Work request >>
The whole listing, please: repeat it exactly, with the pictures left out.

[Dataset extract — start]

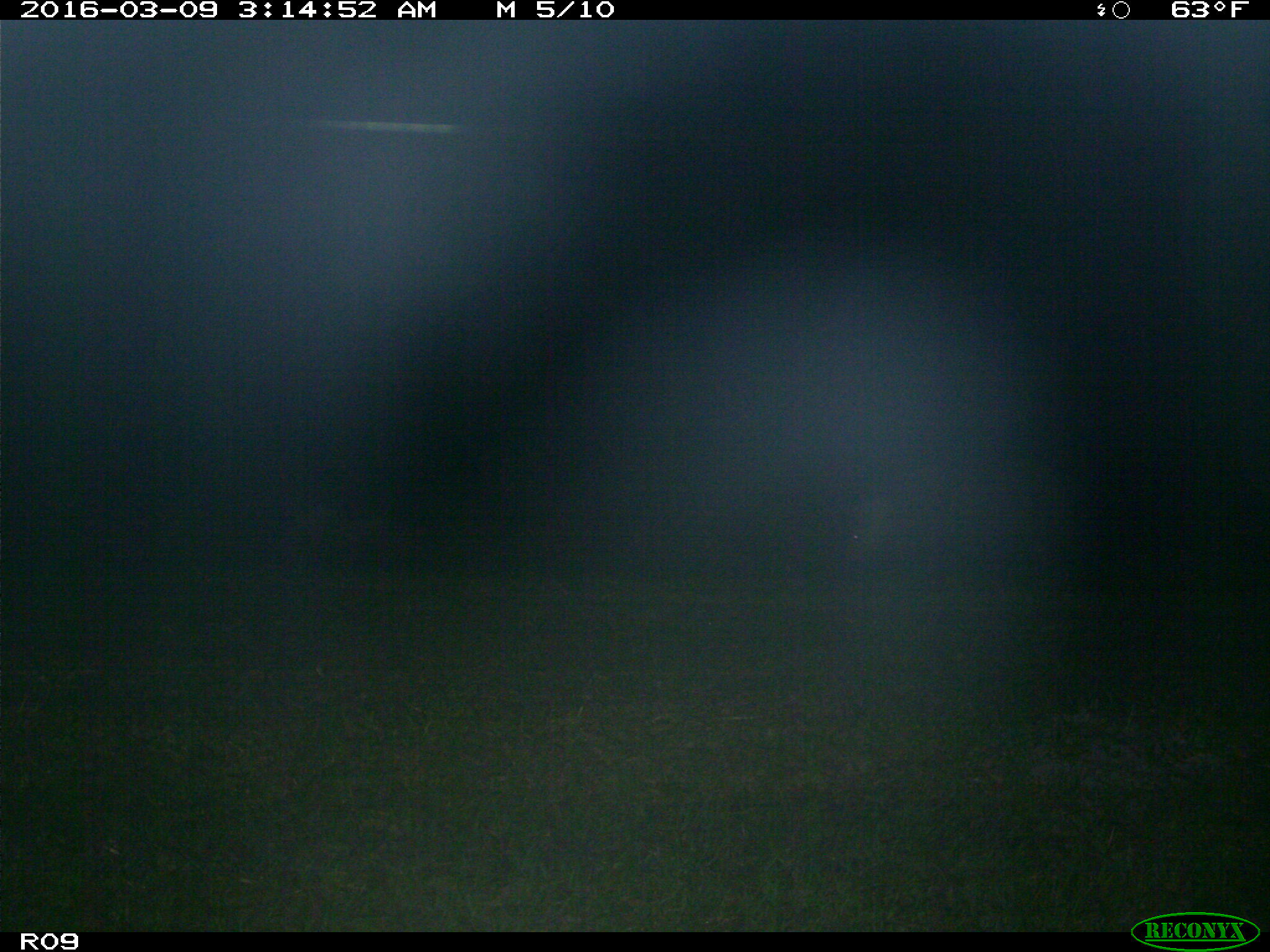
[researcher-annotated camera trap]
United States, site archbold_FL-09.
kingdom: Animalia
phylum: Chordata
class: Mammalia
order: Artiodactyla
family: Suidae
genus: Sus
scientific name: Sus scrofa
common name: wild boar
Sus scrofa (wild boar).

[Dataset extract — finish]

Exercise answer >>
[researcher-annotated camera trap]
United States, site archbold_FL-09.
kingdom: Animalia
phylum: Chordata
class: Mammalia
order: Artiodactyla
family: Suidae
genus: Sus
scientific name: Sus scrofa
common name: wild boar
Sus scrofa (wild boar).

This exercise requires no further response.